* Problem description
Once you find the line containing "- Global mode: Uses" in the data below, copy it and each following line exactly, up to and including the line containing "- Hybrid mode: Combines", and nothing else.

* Stored items
▬▬▬

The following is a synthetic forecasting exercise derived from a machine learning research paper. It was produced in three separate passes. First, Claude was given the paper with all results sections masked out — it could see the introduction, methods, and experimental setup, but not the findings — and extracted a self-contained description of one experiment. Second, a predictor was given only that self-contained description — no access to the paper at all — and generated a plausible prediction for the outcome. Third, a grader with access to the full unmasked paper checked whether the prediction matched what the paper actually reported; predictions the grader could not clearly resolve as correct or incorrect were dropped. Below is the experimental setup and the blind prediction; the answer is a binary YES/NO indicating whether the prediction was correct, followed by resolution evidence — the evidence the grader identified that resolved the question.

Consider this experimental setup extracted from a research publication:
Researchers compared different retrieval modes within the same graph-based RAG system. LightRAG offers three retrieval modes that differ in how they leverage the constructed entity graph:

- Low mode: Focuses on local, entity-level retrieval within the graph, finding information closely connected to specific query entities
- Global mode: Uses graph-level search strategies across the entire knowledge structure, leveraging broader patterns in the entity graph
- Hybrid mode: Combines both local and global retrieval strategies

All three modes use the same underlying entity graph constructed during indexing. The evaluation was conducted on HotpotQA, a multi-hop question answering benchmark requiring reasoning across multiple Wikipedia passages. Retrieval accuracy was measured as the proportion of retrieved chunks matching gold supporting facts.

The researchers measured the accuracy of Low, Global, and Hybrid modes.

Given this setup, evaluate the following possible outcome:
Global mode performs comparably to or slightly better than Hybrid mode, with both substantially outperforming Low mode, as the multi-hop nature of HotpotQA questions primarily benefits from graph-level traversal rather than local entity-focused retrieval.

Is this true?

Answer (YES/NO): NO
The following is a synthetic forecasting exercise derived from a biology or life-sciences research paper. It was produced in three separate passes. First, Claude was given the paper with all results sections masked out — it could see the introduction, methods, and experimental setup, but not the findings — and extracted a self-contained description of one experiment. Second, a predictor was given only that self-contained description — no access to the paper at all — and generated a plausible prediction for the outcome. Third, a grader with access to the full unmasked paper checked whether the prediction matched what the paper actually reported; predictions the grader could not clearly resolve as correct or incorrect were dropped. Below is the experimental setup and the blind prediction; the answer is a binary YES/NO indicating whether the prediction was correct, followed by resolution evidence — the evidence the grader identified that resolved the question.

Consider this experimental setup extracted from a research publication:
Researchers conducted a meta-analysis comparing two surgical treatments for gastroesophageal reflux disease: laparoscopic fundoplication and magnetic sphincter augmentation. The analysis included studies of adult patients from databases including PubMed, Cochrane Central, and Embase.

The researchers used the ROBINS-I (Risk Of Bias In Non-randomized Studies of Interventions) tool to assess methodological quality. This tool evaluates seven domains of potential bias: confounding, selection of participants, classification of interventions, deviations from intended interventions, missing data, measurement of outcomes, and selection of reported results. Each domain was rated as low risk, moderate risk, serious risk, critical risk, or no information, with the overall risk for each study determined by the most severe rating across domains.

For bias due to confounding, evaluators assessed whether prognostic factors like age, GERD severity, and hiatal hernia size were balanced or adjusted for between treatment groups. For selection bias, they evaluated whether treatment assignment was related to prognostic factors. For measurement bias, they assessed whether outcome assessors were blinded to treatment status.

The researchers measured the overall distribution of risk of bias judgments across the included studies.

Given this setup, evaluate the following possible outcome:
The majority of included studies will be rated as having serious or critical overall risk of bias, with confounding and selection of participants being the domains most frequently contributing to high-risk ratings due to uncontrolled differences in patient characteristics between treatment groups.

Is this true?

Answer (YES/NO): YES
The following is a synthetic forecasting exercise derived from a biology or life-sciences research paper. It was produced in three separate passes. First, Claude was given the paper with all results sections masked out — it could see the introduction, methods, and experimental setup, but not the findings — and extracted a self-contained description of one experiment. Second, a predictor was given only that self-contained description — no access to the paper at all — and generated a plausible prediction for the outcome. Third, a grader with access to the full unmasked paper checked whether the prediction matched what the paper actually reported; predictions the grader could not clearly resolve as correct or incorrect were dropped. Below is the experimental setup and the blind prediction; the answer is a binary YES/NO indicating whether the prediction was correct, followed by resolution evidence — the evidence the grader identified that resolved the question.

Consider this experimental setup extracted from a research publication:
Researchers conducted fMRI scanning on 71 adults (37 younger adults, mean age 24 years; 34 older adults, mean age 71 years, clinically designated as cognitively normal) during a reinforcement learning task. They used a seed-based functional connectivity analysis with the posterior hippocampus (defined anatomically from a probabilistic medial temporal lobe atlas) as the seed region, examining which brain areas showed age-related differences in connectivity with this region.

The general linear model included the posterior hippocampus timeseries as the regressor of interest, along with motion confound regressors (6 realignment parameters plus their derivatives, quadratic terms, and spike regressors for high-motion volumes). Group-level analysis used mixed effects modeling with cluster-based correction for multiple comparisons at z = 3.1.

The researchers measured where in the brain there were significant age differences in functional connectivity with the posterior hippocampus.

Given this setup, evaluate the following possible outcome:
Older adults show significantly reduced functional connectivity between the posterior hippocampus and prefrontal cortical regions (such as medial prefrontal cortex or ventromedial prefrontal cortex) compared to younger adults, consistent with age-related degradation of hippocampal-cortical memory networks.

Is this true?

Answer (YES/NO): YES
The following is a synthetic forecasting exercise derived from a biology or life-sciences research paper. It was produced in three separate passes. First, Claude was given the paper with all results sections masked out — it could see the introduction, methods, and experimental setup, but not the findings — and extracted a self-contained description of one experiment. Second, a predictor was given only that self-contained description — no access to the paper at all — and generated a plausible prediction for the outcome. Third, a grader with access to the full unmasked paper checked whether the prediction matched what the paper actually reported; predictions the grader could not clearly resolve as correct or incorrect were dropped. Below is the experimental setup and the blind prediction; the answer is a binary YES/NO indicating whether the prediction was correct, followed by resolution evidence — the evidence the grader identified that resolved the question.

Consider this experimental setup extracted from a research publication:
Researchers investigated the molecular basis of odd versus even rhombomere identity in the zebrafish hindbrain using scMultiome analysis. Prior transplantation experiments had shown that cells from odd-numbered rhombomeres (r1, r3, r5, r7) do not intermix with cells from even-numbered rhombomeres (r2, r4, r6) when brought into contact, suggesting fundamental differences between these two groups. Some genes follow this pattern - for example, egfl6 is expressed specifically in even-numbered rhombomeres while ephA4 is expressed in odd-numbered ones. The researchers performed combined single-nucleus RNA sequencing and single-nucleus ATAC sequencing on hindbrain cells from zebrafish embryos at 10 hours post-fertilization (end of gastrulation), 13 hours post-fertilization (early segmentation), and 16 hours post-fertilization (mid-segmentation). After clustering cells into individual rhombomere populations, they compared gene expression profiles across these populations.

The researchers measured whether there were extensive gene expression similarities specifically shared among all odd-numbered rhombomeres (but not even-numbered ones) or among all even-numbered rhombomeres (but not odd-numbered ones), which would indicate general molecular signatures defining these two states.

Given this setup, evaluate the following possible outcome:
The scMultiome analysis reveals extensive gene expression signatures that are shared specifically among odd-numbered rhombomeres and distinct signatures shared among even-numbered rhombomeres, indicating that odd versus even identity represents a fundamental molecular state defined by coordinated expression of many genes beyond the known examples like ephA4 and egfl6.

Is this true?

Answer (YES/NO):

▬▬▬

* Problem solution
- Global mode: Uses graph-level search strategies across the entire knowledge structure, leveraging broader patterns in the entity graph
- Hybrid mode: Combines both local and global retrieval strategies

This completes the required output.